**ESERCIZI:**
a. Cita alla lettera la parte del brano da leggere che inizia con le parole contenenti "Un altro caso" e termina con "manipolative come questa.".
b. Rispondi in breve a queste domande sul brano da leggere:
(i) Quali paesi vengono indicati come "democratici da sempre"?
(ii) In quale sezione si collocano abitualmente le notizie sulle occupazioni?
(iii) Insieme ai titoli, quali elementi di una notizia attraggono maggiormente l'attenzione su di essa?

Questa composizione non è casuale: l’indulto e scarcerazione di due ex-membri
del governo spagnolo per un crimine di terrorismo di stato, ha senza dubbio una
componente scandalosa che si pretende neutralizzare in due maniere. Da una
parte, si vuole affermare che anche col terrorismo dell’ETA si agisce in
maniera benevolente, con l’avvicinamento di alcuni detenuti. Da un altro lato,
si mostra la “normalità” che è la corruzione dei politici incluso in paesi
“democratici da sempre” come Gran Bretagna e Belgio.
Un altro caso di uso manipolativo del contorno è l’abituale collocazione di
notizie sopra occupazioni (sgomberi violenti, processi o manifestazioni
conflittuali) nella sezione Nazionale vicino a notizie sopra Jarrai e la “kale
borroka” (violenze e vandalismi urbani perpetrati dall’ETA) nei Paesi Baschi,
seguendo la tattica del Governo di relazionare entrambi i fenomeni, presentando
al movimento dei centri sociali come infiltrato e contagiato dai protagonisti
della guerriglia urbana basca. Data la mancanza di prove in proposito, si fa
uso di tecniche manipolative come questa.
3. FOTOGRAFIE ED ALTRO MATERIALE GRAFICO
Insieme ai titoli, le foto ed altro materiale grafico (disegni, schemi,
cartine, ecc.) sono gli elementi di una notizia che attraggono maggiormente
l’attenzione su di essa. Senza dubbio, il fatto di aggiungere o meno una foto
ad una notizia, così come la sua grandezza, influisce poderosamente nel
risaltare o sminuire il fatto riportato. Questa è un’altra tecnica che possiede
il periodico per imporre ciò che considera fatti interessanti ed emarginare
quelli che non gli interessano.

**ESTRATTO DEI DATI:**
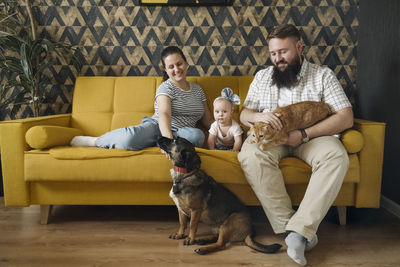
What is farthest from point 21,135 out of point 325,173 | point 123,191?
point 325,173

**RISPOSTE AGLI ESERCIZI:**
a.
Un altro caso di uso manipolativo del contorno è l’abituale collocazione di
notizie sopra occupazioni (sgomberi violenti, processi o manifestazioni
conflittuali) nella sezione Nazionale vicino a notizie sopra Jarrai e la “kale
borroka” (violenze e vandalismi urbani perpetrati dall’ETA) nei Paesi Baschi,
seguendo la tattica del Governo di relazionare entrambi i fenomeni, presentando
al movimento dei centri sociali come infiltrato e contagiato dai protagonisti
della guerriglia urbana basca. Data la mancanza di prove in proposito, si fa
uso di tecniche manipolative come questa.

b.
(i) Gran Bretagna e Belgio.
(ii) Nella sezione Nazionale.
(iii) Le foto e altro materiale grafico (disegni, schemi, cartine, ecc.).